- Tarefas propostas:
1 – Reproduza sem alterações o trecho do texto sobre as elites venezuelanas que começa em "Muitos na elite" e termina em "dentro da Venezuela.".
2 – Segundo o texto sobre as elites venezuelanas, o que com frequência é preferível a criticar publicamente o regime dentro da Venezuela para quem deseja se distanciar de Maduro?
3 – Liste todas as práticas em que, de acordo com o texto sobre as elites venezuelanas, muitos na elite política estão profundamente envolvidos.

- Texto fornecido:

----

A fragmentação das elites também é um indicador essencial de um navio que afunda. Exemplos desse fenômeno entre as elites políticas podem incluir figuras críticas dentro do governo ou comandantes militares sêniores que criticam Maduro abertamente ou deixam a função. A elite política encara o mesmo desafio que os comandantes militares em relação ao momento de romper com o regime Maduro.

Muitos na elite política estão profundamente envolvidos em clientelismos, corrupção e até atividades criminosas e têm muito a perder caso uma transição ocorra. Isso provavelmente explica por que grande parte das elites venezuelanas permanece unida apesar das notáveis defecções dos anos recentes. Para aqueles que desejam se distanciar de Maduro, migrar para Estados Unidos ou Espanha é com frequência preferível a criticar publicamente o regime dentro da Venezuela.

----

- Material fornecido:
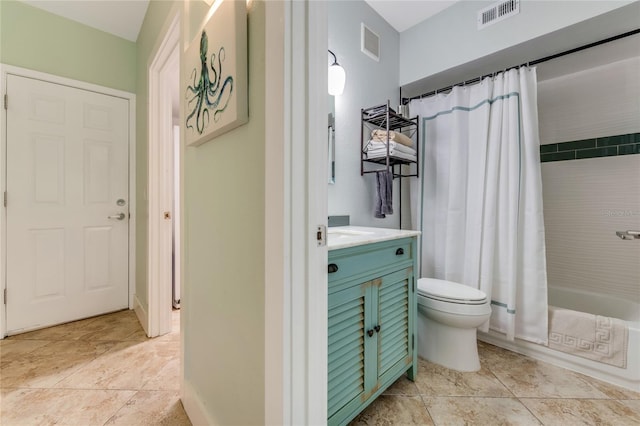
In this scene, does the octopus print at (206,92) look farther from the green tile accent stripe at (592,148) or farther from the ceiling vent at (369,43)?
the green tile accent stripe at (592,148)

----

- Respostas:
1 –
Muitos na elite política estão profundamente envolvidos em clientelismos, corrupção e até atividades criminosas e têm muito a perder caso uma transição ocorra. Isso provavelmente explica por que grande parte das elites venezuelanas permanece unida apesar das notáveis defecções dos anos recentes. Para aqueles que desejam se distanciar de Maduro, migrar para Estados Unidos ou Espanha é com frequência preferível a criticar publicamente o regime dentro da Venezuela.

2 – Migrar para Estados Unidos ou Espanha.

3 – Clientelismos, corrupção e atividades criminosas.